Using the path-planning method when the structure is nearly folded, less variability is observed in structural movement than when the structure is near midspan connection. Therefore, the path-planning method for deployment through complex search spaces can be applied to deployment of other structures. When accuracy is required at the expense of longer time of deployment, control-command calculation could compare measurement and simulation in real-time.

The path-planning method uses a search for control commands to achieve midspan connection. Targeting restricted phases of deployment for small-increment search is useful to save energy and time rather than using the search method throughout deployment. This is applicable to deployment of other complex deployable structures. Determining phases of deployment requires previous knowledge which can be stored as training data. Given a new structure with unknown behavior, path-planning can be implemented. Once training sets are determined, control-command smoothing helps improve effectiveness and lowers deployment time.

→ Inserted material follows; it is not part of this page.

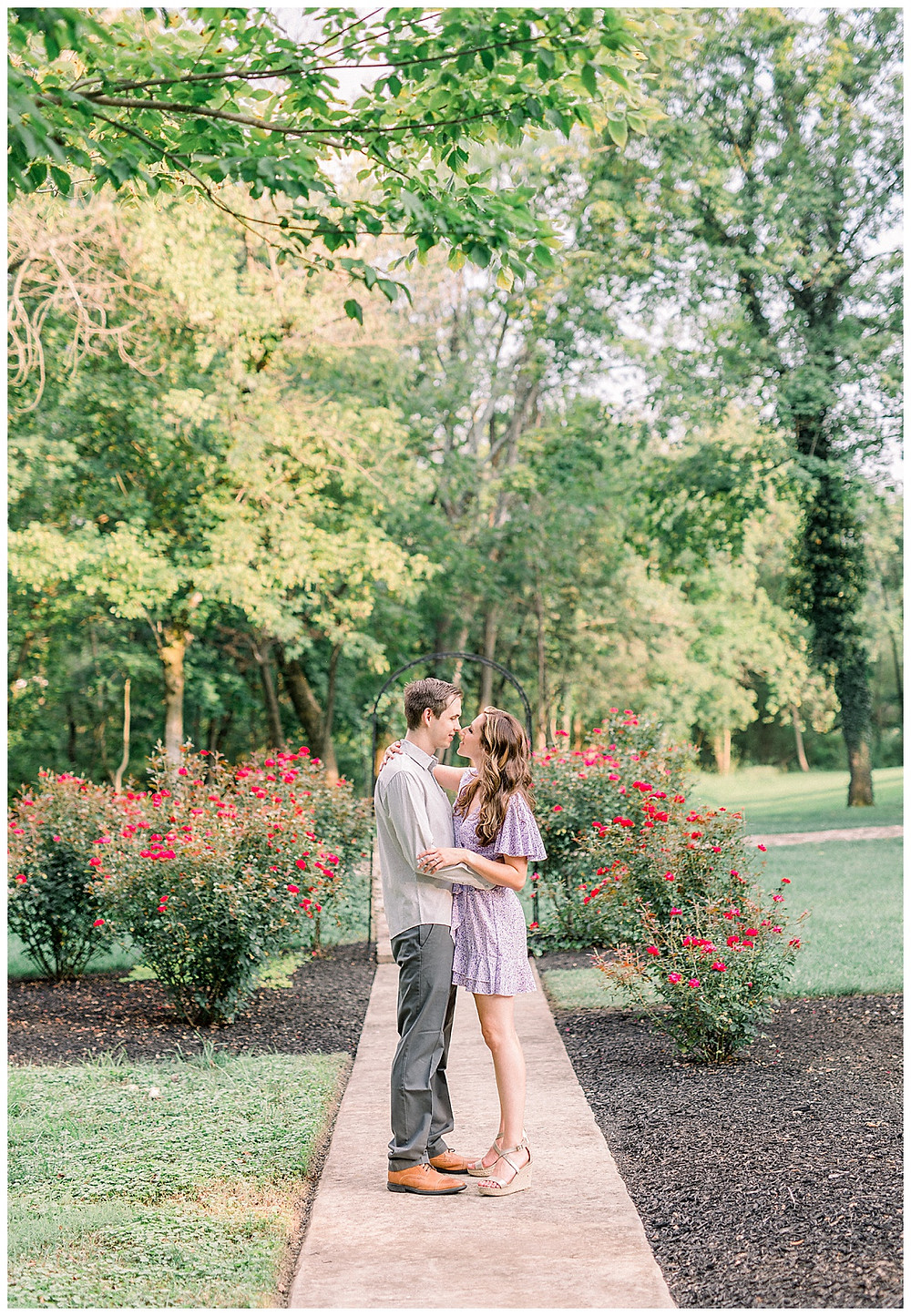An engaged couple posing in the rose bushes at Historic Shady Lane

Use of the path-planning method involves the assumption that the folded configuration is known precisely. In situations where this is not the case, image-recognition methods may be useful to improve knowledge of the folded configuration thus ensuring the effectiveness of path-planning.

5.3. Algorithms for Self-Stress

Similar to feedback control, algorithms for self-stress are useful for structures when there are large differences between ideal and real nodal positions following deployment. Generality is dependent on the type of active control. In cases where actuators are dispersed in the structure, self-stress algorithms would be simpler and more efficient than those used for this tensegrity structure. Actuators on this structure are placed at the supports to satisfy practical criteria associated with typical civil-engineering structures.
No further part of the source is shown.